Deus absconditus


„Da rang ein Mann mit ihm, bis die Morgenröte anbrach …“ – 1 Mose 32,25ff

War es ein lichtscheuer Wüstendämon, der Jakob anfiel? Lassen wir das einmal dahingestellt und nehmen die Dinge so, wie sie jetzt im Text gemeint sind: Es ist Gott selbst, mit dem Jakob auf unliebsame Weise zu tun bekommt.

Handelt es sich um eine späte Vergeltung für die anscheinend doch so fragwürdige, geradezu verwerfliche „Erschleichung“ des Erstgeburtssegens? Dafür gibt es im gesamten Text-Zusammenhang der Jakob-Überlieferung ab 1 Mose 25,19 an keiner Stelle eine Anhaltspunkt (s.o. „Gott und die Moral“). Moral-Kategorien solcher Art sind in der Jakobsgeschichte offensichtlich fehl am Platz.

Dann bleibt nur übrig, dass Gott sich hier gewissermaßen grundlos Jakob in den Weg stellt. Nicht nur das. Indem Gott bedrohlich und gewaltsam gegen Jakob vorgeht, setzt er sich in Widerspruch zu sich selbst, hat er doch eben diesem Jakob ohne jeden Vorbehalt alle denkbaren Segnungen zugesagt (28,13ff). Zu vergleichen: 2 Mose 4,24: „Und als Mose unterwegs in der Herberge war, kam ihm der Herr entgegen und wollte ihn töten.“ Ähnlich wie in 1 Mose 32 handelt es sich um einen lebensbedrohlichen „Anschlag“ von Seiten Gottes auf einen Menschen, der gerade dabei ist, den ihm gegebenen Auftrag zu erfüllen. Auch hier setzt sich Gott zu sich selbst in Widerspruch.

Natürlich kann man sagen: Gott hat wegen der Sündhaftigkeit des Menschen immer Grund, sich gegen Menschen zu stellen und sie sogar zu vernichten. Aber das allein erklärt wohl diese unheimlichen Gottesbegegnungen, mit denen Jakob und auch Mose zu tun bekommt, nicht.
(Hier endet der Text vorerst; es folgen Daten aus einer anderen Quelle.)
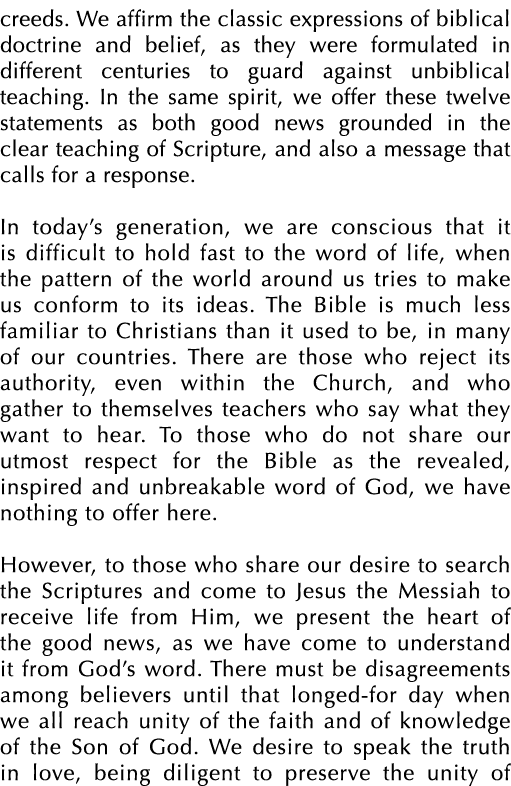 creeds. We affirm the classic expressions of biblical doctrine and belief, as they were formulated in different centuries to guard against unbiblical teaching. In the same spirit, we offer these twelve statements as both good news grounded in the clear teaching of Scripture, and also a message that calls for a response.

In today's generation, we are conscious that it is difficult to hold fast to the word of life, when the pattern of the world around us tries to make us conform to its ideas. The Bible is much less familiar to Christians than it used to be, in many of our countries. There are those who reject its authority, even within the Church, and who gather to themselves teachers who say what they want to hear. To those who do not share our utmost respect for the Bible as the revealed, inspired and unbreakable word of God, we have nothing to offer here.

However, to those who share our desire to search the Scriptures and come to Jesus the Messiah to receive life from Him, we present the heart of the good news, as we have come to understand it from God's word. There must be disagreements among believers until that longed-for day when we all reach unity of the faith and of knowledge of the Son of God. We desire to speak the truth in love, being diligent to preserve the unity of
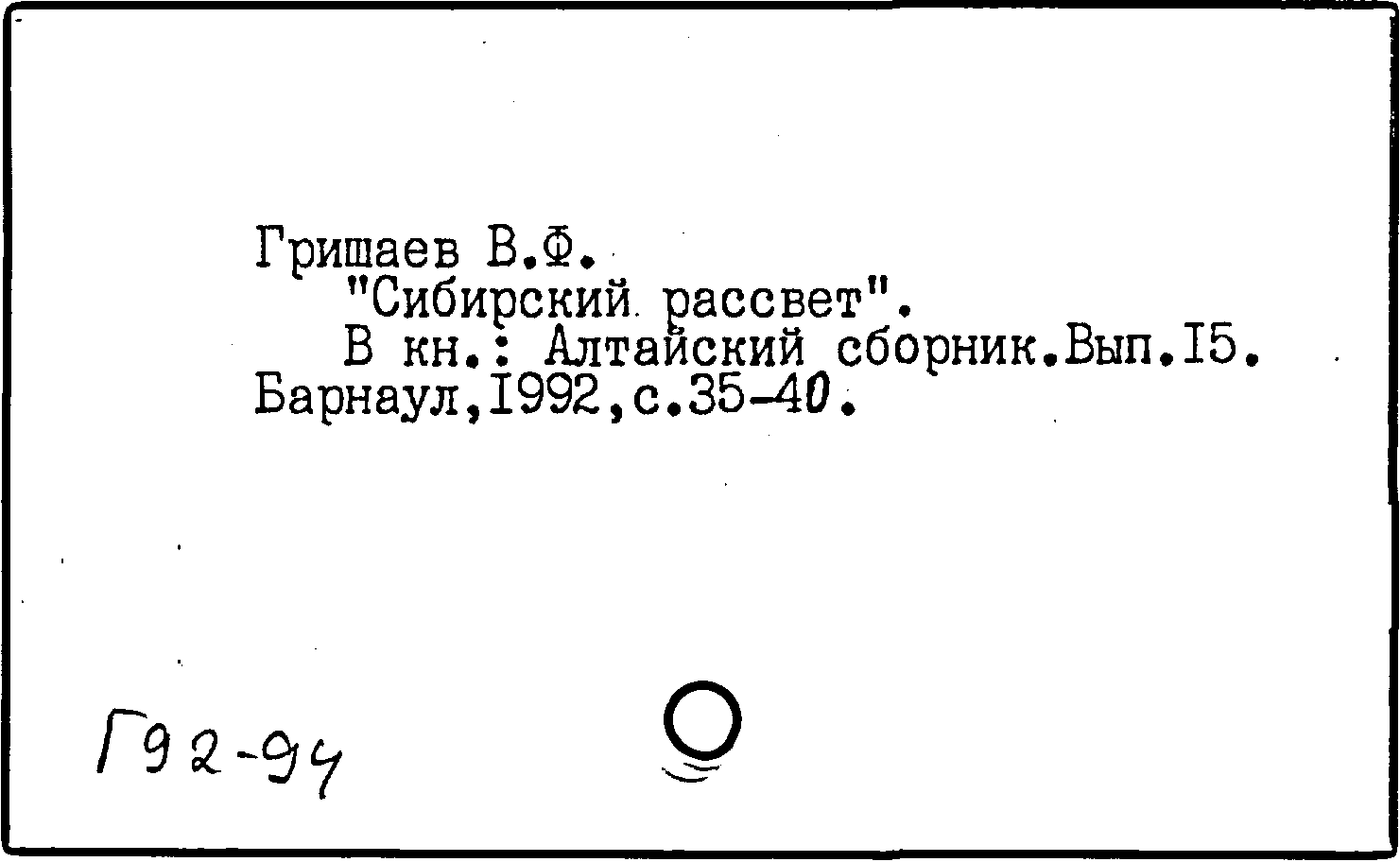 Гришаев В.Ф.

"Сибирский рассвет".

В кн.: Алтайский сборник.Вып.I5. Барнаул,I992,с.35-40.

Г92-94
Es gibt dafür m.E. tatsächlich nur eine „Erklärung“: Es ist der „deus absconditus“ (Luther), der verborgene Gott, der hier in Erscheinung tritt; Gott, der aus unerfindlichen Gründen schrecklich und widersprüchlich handelt; Gott, der sich anschickt, eben den Menschen, die er erwählt, gesegnet und beauftragt hat, zum Verderben zu werden.

Was die Geschichte Jakobs am Jabbok lehrt: Gegen diesen Gott und seine Anschläge gilt es sich zu wehren; mit diesem Gott kann und darf gerungen werden. Und zwar unter Berufung auf den offenbaren Gott, auf den Gott, vor dem Menschen Gnade gefunden haben, der ihnen Heil und Segen zugesagt und sich an diese Zusagen gebunden hat. Wer diesen offenbaren Gott auf seiner Seite hat und ihn ins Feld führt im Kampf gegen den verborgenen Gott, der ist letztlich unüberwindlich, auch wenn er dabei Blessuren davonträgt (Vers 26). Ja, er kann sogar dem verborgenen Gott noch den Segen abzwingen. „Ich lasse dich nicht, du segnest mich denn“ (Vers 27).

Gott steht also in diesem Fall gegen Gott, der offenbare Gott gegen den verborgenen, und der offenbare Gott ist allemal stärker als der verborgene – Gott sei Dank. So muss der unheimliche Gegner den Jakob abschließend feierlich zum Gewinner in diesem scheinbar so ungleichen Kampf erklären: „… Du hast mit Gott und mit Menschen gekämpft und hast gewonnen“ (Vers 29).

Am Ende fragt Jakob den Gegner nach seinem Namen. Aber dieser – der verborgene Gott – bleibt ein unnennbares Phänomen, ein namenlos dunkles, um nicht zu sagen dämonisches Phänomen, das den Tag und das Licht nicht verträgt und sich bei Anbruch der Morgenröte verziehen muss (Verse 30 und 27).